Denúncia inclui testemunha que havia beijado a vítima em festa; atleta foi morto em 27 de outubro

por Agência Futebol Interior

Curitiba, PR, 28 - O Ministério Público do Paraná (MP-PR) apresentou em São José dos Pinhais, na região metropolitana de Curitiba, denúncia contra sete pessoas pela morte do ex-jogador do São Paulo, Daniel Correa, em 27 de outubro. Uma delas é a testemunha Evelyn Brisola Perusso, que não estava indiciada.

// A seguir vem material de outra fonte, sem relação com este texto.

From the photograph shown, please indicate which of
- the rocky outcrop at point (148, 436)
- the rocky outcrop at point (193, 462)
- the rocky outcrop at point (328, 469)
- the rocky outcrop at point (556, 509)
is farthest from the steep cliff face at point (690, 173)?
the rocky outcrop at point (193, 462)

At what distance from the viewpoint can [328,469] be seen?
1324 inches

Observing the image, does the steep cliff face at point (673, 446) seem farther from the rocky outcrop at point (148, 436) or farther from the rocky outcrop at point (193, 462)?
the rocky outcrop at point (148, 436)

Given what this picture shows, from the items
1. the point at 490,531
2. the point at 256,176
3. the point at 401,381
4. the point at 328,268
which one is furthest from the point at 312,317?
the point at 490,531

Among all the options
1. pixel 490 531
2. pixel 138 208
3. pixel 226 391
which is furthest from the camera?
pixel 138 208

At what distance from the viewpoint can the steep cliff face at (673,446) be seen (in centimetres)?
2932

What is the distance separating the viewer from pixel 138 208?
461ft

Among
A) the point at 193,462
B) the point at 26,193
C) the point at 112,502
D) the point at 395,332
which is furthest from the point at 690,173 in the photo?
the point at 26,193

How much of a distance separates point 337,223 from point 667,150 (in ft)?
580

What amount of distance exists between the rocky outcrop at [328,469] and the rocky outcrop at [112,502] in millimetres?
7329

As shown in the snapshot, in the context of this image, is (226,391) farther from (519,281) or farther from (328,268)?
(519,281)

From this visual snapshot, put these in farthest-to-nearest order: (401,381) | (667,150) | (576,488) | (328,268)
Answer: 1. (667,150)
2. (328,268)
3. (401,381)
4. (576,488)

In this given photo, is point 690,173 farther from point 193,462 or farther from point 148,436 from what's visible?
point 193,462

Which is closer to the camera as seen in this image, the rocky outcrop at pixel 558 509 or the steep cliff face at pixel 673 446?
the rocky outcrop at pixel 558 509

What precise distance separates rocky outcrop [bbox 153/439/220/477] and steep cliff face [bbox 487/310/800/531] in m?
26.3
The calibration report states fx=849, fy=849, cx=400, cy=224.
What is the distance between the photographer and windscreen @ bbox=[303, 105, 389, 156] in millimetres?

Segundo o promotor João Milton Salles, quatro pessoas foram denunciadas por homicídio triplamente qualificado, com motivo torpe, ocultação de cadáver, fraude processual e impossibilidade de defesa da vítima: Edison Brittes, de 38 anos, Ygor King, de 19, David Willians Vollero Silva, de 18, e Eduardo Henrique da Silva, de 19 anos.

Cristiana Brittes, de 35 anos, foi denunciada também por homicídio, além de coação de testemunhas e fraude processual. o promotor afirmou que ela poderia ter tomado outra atitude no momento em que o jovem era espancado.

Já a filha de Cristiana e Edison, Allana Brittes, de 18, foi denunciada por fraude processual, coação de testemunhas e corrupção de menores. Ela teria obrigado a namorada de Silva, Taís, de 17 anos, a participar da faxina da casa.

Evelyn Perusso, que chegou a trocar beijos com Daniel horas antes do crime e era tratada como uma testemunha do caso, foi denunciada por falso testemunho, ao acusar Eduardo Purkote. Purkote chegou a ser preso por suspeita de participação no crime, mas foi solto na tarde de terça-feira.

Daniel foi assassinado por Juninho Riqueza
Daniel foi assassinado por Juninho Riqueza
O CASO
Daniel foi encontrado morto em uma estrada rural na Colônia Mergulhão, em São José dos Pinhais, com o pênis decepado e quase decapitado, após participar da festa de aniversário de 18 anos de Allana Brittes, na casa noturna Shed, em 27 de outubro, em Curitiba.

Depois de sair da Shed, foi até a casa da aniversariante e acabou flagrado por Edison na mesma cama de Cristiana Brittes, que dormia. Edison o acusou de tentar estuprar a mulher e passou a agredi-lo com a ajuda de outros convidados.

Daniel havia feito fotos ao lado da mulher e enviado para amigos em grupo de WhatsApp. Depois de ser espancado, ele foi levado para a estrada rural, onde foi assassinado.